Sindhanai Sei () is a 2009 Indian Tamil-language heist film written and directed by R. Yuvan in his directorial debut. The film stars R. Yuvan and Madhu Sharma, with Shafi, Nitish Veera, Shashank, Bala, Tharsha, and Ajay playing supporting roles. The film, produced by Ghilli Sekhar and Amma Rajasekhar, features a musical composed by S. Thaman (in his Tamil compositional debut) and was released on 31 July 2009. The film was also dubbed into Telugu as Bheebatsam ().

Plot
The film starts with a flashback. The young man Aadhi (R. Yuvan) was disowned by his family and struggled to find a job in Chennai. He then fell in love with a rich girl named Gayathri (Madhu Sharma), and a month later, they got married, but later, Gayathri humiliated him and expelled him from her home because he was apathetic, poor, and could not satisfy her sexually. Aadhi then ran into his childhood friends Pazhani (Shashank) and Seenu (Bala) in a police station. Pazhani was a naïve bank employee who had an unpleasant tendency to talk for hours and drove away every person within his orbit, while the jobless Seenu stole money from bar customers to drink alcohol. They started to live together and decided to make easy money: they snatched gold chains and pickpocketed. Soon, they got fed up with small amounts and decided to rob a bank.

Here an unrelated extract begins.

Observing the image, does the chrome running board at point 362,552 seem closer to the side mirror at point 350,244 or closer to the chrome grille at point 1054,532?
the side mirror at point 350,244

Back to the present, Aadhi and Seenu, both masked and armed, enter the bank, whereas the panic-stricken Pazhani ditches them. The two friends seize control of the bank and take the customers and employees hostage. Two of the hostages then put on their masks and shoot at Aadhi and Seenu. Police surround the bank and decide to catch the robbers, but the hostages are released at that moment. The police detain and question everyone but are unable to distinguish the identically dressed hostages from the robbers. The police find that the robbers' weapons were plastic replicas, and 5 crores were disappeared from the bank, but no clue was left.

A flashback reveals that Aadhi had roped two of his childhood friends Shankar (Shafi) and Hari (Nitish Veera), who were professional bank robbers. The five friends have successfully robbed 5 crores from the bank. Since the police are on their trail, they want to split and go to different towns by entrusting the job of carrying the entire money with a single man: Pazhani, who was not in the bank during the robbery. In the meantime, the police inspector (Ajay) is charged to arrest the culprits, and he finds that five people were involved in this robbery.

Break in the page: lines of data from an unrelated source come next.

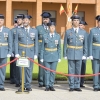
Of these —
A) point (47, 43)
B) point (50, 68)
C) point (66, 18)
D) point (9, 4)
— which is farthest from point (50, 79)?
point (66, 18)

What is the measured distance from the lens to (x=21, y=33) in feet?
29.9

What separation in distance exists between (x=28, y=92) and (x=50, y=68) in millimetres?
954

The five friends do not trust each other sufficiently. Shankar hires a man to steal the money bag from Pazhani, while Aadhi decides to secretly follow Pazhani in the bus. Aadhi then steals the money bag and runs away. When Pazhani tries to catch Aadhi, a container lorry hit Pazhani, and he died on the spot. A few days later, Aadhi returns to Seenu's home, and Seenu suspects Aadhi of double-crossing them. Aadhi has no other choice but to kill Seenu. Aadhi escapes from the crime scene and later meets with Shankar and Hari. They discover Seenu's dead body in his home and decide to bury it. Hari, who hates Shankar, suspects him of having the money bag and clashes with him, so he kidnaps Shankar's wife Dhanam (Tharsha) and sequesters her in a godown. Hari then realizes that Aadhi betrayed them and threatens to give him the money bag. Aadhi takes Hari to the woods and stones him to death. Aadhi then calls Shankar with Hari's phone and threatens him to kill his wife. Shankar arrives in the woods, and Aadhi cuts his throat.

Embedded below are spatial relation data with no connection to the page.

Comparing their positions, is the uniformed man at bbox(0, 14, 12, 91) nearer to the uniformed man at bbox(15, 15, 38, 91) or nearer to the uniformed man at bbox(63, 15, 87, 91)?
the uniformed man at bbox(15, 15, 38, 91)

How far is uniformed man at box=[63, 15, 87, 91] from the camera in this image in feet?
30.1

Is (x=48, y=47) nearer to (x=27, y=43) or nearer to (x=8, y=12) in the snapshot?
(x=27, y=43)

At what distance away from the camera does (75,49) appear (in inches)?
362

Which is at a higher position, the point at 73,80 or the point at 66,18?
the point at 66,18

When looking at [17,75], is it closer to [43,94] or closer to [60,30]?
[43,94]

With the help of a friend (Dhandapani), Aadhi fakes his own death and deposits the money in Gayathri's bank account. The next day, Aadhi meets Gayathri in her bedroom, has sex with her, and vanishes. The police inspector then arrests Gayathri and believes that Hari is still alive and was the one who killed his friends. Aadhi, delighted to have got revenge on his wife, leaves India to settle abroad. At the end, when Aadhi came to retrieve the money that he had hidden secretly, Dhanam hits Aadhi from behind (thinking that he was Hari) and dies.

Cast

R. Yuvan as Aadhi
Madhu Sharma as Gayathri
Shafi as Shankar
Nitish Veera as Hari
Shashank as Pazhani
Bala as Seenu
Tharsha as Dhanam
Ajay as Police Inspector
Mahanadi Shankar as Police Inspector
Annadurai Kannadasan as Bank Manager
Dhandapani as Aadhi's friend
Mayilsamy
Kottai Kumar
S. Thaman in a cameo appearance

Production

R. Yuvan (Prabhu Sekhar), brother of Telugu film choreographer cum director Amma Rajasekhar, made his directorial debut with Sindhanai Sei. He is the hero of the film and has done the story, screenplay, and dialogues as well. S. Thaman, a protégé of Mani Sharma, was chosen to compose the film's music, while R. Yuvan's brother Ghilli Sekhar was selected to be the fight choreographer. The film studies the psychology of five teenagers who meet later in life and has action and love but are depicted in a new way.

Soundtrack

The film score and the soundtrack were composed by S. Thaman.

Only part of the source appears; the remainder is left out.